Hurtado Carolina, Rojas-Gualdrón Diego Fernando, Pérez Giraldo Gina S, Villegas Arbelaez Esteban, Mantilla Salvador Ernesto Medina, Campuzano-Sierra Mariana, Ospina-Patino Santiago, Arroyave-Bustamante Mariana, Uribe-Vizcarra Valeria, Restrepo-Arbelaez Daniel, Cardona Paul, Llano-Piedrahita Julián, Vásquez-Builes Santiago, Agudelo-Quintero Esteban, Vélez-Arroyave Juliana, Menges Sebastián, Jimenez Millenia, Miller Janet, Quique Yina M, Koralnik Igor J
School of Medicine, CES University, Medellín, Colombia.
Neurology Department, Medical University of South Carolina, Charleston, SC, United States.
Front Hum Neurosci. 2024 Aug 13;18:1450110. doi: 10.3389/fnhum.2024.1450110. eCollection 2024.

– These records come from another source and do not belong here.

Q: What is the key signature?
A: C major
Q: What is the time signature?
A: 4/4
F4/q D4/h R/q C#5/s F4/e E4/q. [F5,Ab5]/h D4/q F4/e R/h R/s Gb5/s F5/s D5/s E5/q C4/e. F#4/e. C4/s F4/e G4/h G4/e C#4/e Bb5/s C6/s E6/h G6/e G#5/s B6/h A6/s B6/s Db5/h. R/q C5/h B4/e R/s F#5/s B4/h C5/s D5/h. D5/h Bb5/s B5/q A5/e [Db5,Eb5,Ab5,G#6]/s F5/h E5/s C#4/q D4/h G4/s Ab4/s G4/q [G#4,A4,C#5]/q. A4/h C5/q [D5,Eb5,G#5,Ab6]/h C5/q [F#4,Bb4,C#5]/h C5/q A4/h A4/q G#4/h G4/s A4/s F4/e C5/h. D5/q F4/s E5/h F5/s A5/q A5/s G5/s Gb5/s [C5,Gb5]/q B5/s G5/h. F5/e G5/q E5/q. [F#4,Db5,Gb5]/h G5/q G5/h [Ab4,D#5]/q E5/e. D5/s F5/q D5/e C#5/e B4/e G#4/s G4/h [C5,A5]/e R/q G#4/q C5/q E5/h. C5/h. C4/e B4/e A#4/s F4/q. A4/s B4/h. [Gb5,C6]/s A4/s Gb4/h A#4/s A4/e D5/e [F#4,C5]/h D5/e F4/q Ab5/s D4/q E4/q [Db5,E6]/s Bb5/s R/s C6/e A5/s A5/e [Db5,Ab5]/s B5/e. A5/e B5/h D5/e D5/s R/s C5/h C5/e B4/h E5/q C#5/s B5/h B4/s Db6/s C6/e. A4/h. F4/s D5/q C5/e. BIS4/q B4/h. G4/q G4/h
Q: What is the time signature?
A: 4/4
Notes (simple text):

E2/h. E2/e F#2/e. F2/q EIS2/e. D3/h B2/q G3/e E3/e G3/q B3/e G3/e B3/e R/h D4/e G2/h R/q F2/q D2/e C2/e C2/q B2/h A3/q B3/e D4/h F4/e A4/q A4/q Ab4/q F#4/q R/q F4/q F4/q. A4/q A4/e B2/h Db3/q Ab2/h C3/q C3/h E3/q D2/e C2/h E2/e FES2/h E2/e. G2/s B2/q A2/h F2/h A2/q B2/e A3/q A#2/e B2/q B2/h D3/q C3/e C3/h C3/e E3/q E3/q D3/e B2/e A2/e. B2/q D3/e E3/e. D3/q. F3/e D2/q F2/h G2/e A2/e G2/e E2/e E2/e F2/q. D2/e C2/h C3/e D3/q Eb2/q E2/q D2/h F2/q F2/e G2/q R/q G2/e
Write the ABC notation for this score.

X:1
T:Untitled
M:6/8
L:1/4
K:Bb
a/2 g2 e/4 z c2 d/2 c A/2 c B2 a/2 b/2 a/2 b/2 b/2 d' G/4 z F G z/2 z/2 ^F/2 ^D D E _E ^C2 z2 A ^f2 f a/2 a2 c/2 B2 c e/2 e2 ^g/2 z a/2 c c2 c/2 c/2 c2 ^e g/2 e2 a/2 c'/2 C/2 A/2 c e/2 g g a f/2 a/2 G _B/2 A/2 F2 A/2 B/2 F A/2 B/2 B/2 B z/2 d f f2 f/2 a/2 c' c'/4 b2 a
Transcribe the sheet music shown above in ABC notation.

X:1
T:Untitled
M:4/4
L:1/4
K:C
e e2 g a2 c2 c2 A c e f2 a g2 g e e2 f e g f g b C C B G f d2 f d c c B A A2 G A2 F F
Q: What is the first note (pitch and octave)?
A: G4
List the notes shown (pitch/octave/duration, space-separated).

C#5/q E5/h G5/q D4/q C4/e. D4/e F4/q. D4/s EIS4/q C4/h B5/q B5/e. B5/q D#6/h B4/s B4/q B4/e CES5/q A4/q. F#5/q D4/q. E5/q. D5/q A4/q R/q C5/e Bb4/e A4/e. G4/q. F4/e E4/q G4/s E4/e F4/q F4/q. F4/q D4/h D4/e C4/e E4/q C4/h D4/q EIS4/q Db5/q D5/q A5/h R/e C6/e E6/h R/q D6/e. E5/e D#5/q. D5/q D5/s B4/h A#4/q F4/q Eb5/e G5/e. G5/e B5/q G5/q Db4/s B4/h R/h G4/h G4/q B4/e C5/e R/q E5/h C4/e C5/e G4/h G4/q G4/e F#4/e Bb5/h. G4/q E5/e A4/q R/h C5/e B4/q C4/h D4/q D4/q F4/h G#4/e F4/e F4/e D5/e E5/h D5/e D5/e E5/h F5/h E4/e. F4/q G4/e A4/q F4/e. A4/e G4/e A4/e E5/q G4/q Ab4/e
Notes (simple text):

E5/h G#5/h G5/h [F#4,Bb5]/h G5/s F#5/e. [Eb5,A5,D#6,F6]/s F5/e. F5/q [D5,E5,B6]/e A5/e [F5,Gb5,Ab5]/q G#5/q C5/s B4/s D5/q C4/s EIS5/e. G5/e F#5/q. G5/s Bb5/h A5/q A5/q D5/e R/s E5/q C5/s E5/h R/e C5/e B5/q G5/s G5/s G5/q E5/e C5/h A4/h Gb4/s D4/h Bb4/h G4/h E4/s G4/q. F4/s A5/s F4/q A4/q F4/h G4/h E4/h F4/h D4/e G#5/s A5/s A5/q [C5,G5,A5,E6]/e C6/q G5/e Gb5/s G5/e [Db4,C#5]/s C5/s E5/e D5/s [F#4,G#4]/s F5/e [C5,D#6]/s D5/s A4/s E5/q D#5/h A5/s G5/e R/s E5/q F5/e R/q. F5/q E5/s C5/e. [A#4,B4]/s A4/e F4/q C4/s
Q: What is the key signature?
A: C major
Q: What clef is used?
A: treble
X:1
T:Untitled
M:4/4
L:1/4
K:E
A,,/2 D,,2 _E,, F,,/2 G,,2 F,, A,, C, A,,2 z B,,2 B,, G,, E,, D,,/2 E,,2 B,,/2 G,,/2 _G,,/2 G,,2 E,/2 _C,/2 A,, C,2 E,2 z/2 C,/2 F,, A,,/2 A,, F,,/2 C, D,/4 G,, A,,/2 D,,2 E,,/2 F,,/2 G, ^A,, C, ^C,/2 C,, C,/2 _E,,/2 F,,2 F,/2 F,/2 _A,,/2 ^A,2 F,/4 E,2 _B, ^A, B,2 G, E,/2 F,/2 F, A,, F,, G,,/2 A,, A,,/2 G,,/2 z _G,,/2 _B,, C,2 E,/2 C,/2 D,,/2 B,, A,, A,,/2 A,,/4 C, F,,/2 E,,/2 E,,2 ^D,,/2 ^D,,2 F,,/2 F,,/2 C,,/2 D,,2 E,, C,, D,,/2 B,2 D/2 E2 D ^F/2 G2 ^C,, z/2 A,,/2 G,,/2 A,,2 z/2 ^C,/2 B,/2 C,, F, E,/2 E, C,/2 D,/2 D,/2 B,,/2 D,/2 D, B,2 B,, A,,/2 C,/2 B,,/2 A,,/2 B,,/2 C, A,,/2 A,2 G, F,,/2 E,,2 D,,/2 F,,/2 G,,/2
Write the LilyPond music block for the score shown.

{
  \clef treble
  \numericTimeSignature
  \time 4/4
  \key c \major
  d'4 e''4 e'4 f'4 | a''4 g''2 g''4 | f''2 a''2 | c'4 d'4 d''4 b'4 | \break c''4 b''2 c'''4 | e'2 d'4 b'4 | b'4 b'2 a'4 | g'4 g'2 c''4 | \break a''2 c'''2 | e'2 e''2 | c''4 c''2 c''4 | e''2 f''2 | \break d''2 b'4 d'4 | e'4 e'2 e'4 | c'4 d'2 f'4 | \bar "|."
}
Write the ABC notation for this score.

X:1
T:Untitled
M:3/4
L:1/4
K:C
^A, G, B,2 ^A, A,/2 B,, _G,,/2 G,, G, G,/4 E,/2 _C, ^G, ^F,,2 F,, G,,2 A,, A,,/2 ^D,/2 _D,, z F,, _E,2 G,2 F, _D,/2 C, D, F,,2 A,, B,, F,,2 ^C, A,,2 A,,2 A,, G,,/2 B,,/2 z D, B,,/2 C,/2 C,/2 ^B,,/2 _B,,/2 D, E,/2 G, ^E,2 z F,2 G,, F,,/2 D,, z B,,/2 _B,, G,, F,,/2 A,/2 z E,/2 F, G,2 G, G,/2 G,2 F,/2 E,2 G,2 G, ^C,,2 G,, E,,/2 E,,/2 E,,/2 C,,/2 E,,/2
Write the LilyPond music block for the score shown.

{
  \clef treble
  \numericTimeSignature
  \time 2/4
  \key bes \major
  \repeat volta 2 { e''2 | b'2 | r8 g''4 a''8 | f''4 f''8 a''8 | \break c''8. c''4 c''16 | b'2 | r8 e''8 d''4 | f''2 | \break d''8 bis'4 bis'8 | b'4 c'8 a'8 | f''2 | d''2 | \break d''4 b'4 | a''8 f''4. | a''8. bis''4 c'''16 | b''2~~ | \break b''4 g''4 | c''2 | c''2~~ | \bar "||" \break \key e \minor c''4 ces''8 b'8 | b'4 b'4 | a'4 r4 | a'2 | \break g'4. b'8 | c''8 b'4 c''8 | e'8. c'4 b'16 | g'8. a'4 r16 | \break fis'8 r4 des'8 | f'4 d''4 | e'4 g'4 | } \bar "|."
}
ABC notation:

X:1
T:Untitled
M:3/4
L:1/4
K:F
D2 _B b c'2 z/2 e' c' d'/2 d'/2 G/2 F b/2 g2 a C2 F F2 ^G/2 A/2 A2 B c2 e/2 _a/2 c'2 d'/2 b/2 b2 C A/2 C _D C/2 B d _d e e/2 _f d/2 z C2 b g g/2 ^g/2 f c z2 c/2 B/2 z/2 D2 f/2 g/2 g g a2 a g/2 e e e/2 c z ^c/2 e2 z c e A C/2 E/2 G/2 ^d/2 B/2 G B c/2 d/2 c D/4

To analyze patient-reported outcomes, cognitive function, and persistent symptoms in patients with neurologic post-acute sequelae of SARS-CoV-2 infection (Neuro-PASC) in Colombia.
We recruited patients with laboratory-confirmed COVID-19 and PASC symptoms lasting more than 6 weeks at the CES University and CES Clinic (Medellín, Colombia). We included 50 post-hospitalization Neuro-PASC (PNP) and 50 non-hospitalized Neuro-PASC (NNP) patients. Long-COVID symptoms, cognitive (NIH Toolbox v2.1-Spanish for 18+), patient-reported (PROMIS) outcomes, and relevant medical history were evaluated. Statistical analyses were performed via generalized linear models.
Overall, brain fog (60%), myalgia (42%), and numbness or tingling (41%) were the most common neurological symptoms, while fatigue (74%), sleep problems (46%), and anxiety (44%) were the most common non-neurological symptoms. Compared to NNP, PNP patients showed a higher frequency of abnormal neurological exam findings (64% vs. 42%, = 0.028). Both groups had impaired quality of life (QoL) in domains of cognition, fatigue, anxiety depression and sleep disturbance, and performed worse on processing speed and attention than a normative population. In addition, NNP patients performed worse on executive function than PNP patients (T-score 42.6 vs. 48.5, = 0.012). PASC symptoms of anxiety and depression were associated with worse QoL and cognitive outcomes. Brain fog and fatigue remained persistent symptoms across all durations of Long COVID.
Our findings highlight the high incidence and heterogeneity of the neurologic symptoms and impacts of Long COVID even more than 2 years from disease onset. Early detection, emotional support and targeted management of Neuro-PASC patients are warranted.
分析哥伦比亚感染严重急性呼吸综合征冠状病毒2(SARS-CoV-2)后急性后遗症(神经型PASC)患者的患者报告结局、认知功能和持续症状。
我们在CES大学和CES诊所(哥伦比亚麦德林)招募了实验室确诊的COVID-19且PASC症状持续超过6周的患者。我们纳入了50名住院后神经型PASC(PNP)患者和50名非住院神经型PASC(NNP)患者。评估了长新冠症状、认知功能(适用于18岁及以上人群的NIH Toolbox v2.1西班牙语版)、患者报告结局(PROMIS)以及相关病史。通过广义线性模型进行统计分析。
总体而言,脑雾(60%)、肌痛(42%)以及麻木或刺痛感(41%)是最常见的神经症状,而疲劳(74%)、睡眠问题(46%)和焦虑(44%)是最常见的非神经症状。与NNP患者相比,PNP患者神经检查异常结果的频率更高(64%对42%,P = 0.028)。两组在认知、疲劳、焦虑抑郁和睡眠障碍等领域的生活质量(QoL)均受损,并且在处理速度和注意力方面的表现均比正常人群差。此外,NNP患者在执行功能方面的表现比PNP患者差(T分数42.6对48.5,P = 0.012)。焦虑和抑郁的PASC症状与较差的QoL和认知结局相关。在长新冠的所有病程中,脑雾和疲劳仍然是持续症状。
我们的研究结果凸显了长新冠神经症状的高发病率和异质性,以及即使在疾病发作两年多后其造成的影响。有必要对神经型PASC患者进行早期检测、给予情感支持和针对性管理。